Inference Scaling for Stochastic Diffusion

Over the past few months, I’ve been diving into a research direction that takes inference-time compute scaling for diffusion models somewhere fundamentally different from where DeepMind has gone. Their approach focuses on deterministic diffusion models and treats inference-time scaling as a search over the initial noise vector, as if the entire generative process hinges on getting that first random sample just right. But that framing doesn’t hold up when you step into the stochastic regime. In stochastic diffusion models, randomness isn’t a one-time deal at the start. It gets injected at every step of the denoising process. The result? The final sample isn’t just determined by where you start, it’s shaped by the entire trajectory the model takes through denoising space. So optimizing only over initial noise is like trying to steer a rocket by tweaking the launch angle and ignoring all mid-course corrections. What I’ve been exploring is this: inference-time compute scaling for stochastic diffusion models shouldn’t be framed as a search over initial noise vectors. Instead, it should be framed as a search over denoising trajectories. That shift in perspective changes everything. It acknowledges the true degrees of freedom in the system.
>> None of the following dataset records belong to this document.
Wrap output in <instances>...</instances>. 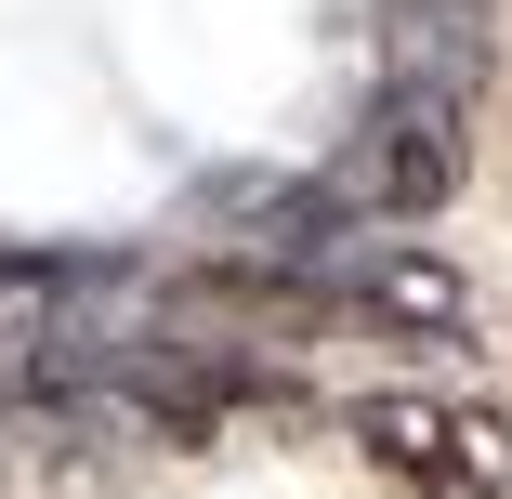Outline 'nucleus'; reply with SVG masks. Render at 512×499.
Listing matches in <instances>:
<instances>
[{
    "label": "nucleus",
    "mask_w": 512,
    "mask_h": 499,
    "mask_svg": "<svg viewBox=\"0 0 512 499\" xmlns=\"http://www.w3.org/2000/svg\"><path fill=\"white\" fill-rule=\"evenodd\" d=\"M460 184V92L447 79H407V92H381L368 106V132H355V158H342V184H329V211H434V197Z\"/></svg>",
    "instance_id": "f257e3e1"
},
{
    "label": "nucleus",
    "mask_w": 512,
    "mask_h": 499,
    "mask_svg": "<svg viewBox=\"0 0 512 499\" xmlns=\"http://www.w3.org/2000/svg\"><path fill=\"white\" fill-rule=\"evenodd\" d=\"M355 447L394 460L407 486H434V499H512V421H499V408H447V394H368V408H355Z\"/></svg>",
    "instance_id": "f03ea898"
},
{
    "label": "nucleus",
    "mask_w": 512,
    "mask_h": 499,
    "mask_svg": "<svg viewBox=\"0 0 512 499\" xmlns=\"http://www.w3.org/2000/svg\"><path fill=\"white\" fill-rule=\"evenodd\" d=\"M342 289L368 316H394V329H421V342H460L473 329V289L434 263V250H394V237H368V250H342Z\"/></svg>",
    "instance_id": "7ed1b4c3"
},
{
    "label": "nucleus",
    "mask_w": 512,
    "mask_h": 499,
    "mask_svg": "<svg viewBox=\"0 0 512 499\" xmlns=\"http://www.w3.org/2000/svg\"><path fill=\"white\" fill-rule=\"evenodd\" d=\"M394 14H407V27H473L486 0H394Z\"/></svg>",
    "instance_id": "20e7f679"
}]
</instances>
It’s harder computationally, but the payoff is real. Instead of being locked into a narrow slice of the outcome space, trajectory-based search opens up far more expressive possibilities. Multiple trajectories can land you in semantically different, yet equally plausible regions of the output space. That makes it not just more powerful, but more useful, especially when you care about conditioning, controllability, or aligning with task-specific goals. This has led to a few ideas I want to push further: One, a formal comparison between noise space and trajectory space. What’s actually gained in terms of dimensionality, expressiveness, or alignment capability? Two, could we design and demonstrate trajectory-space search algorithms, even in simplified settings, that outperform initial-noise search with less proportional coverage? That would be a strong empirical signal. Three, maybe the most ambitious one: if trajectory space really is this rich, it might be possible to prove that inference in diffusion models, especially for text, is more scalable than autoregressive LLM inference.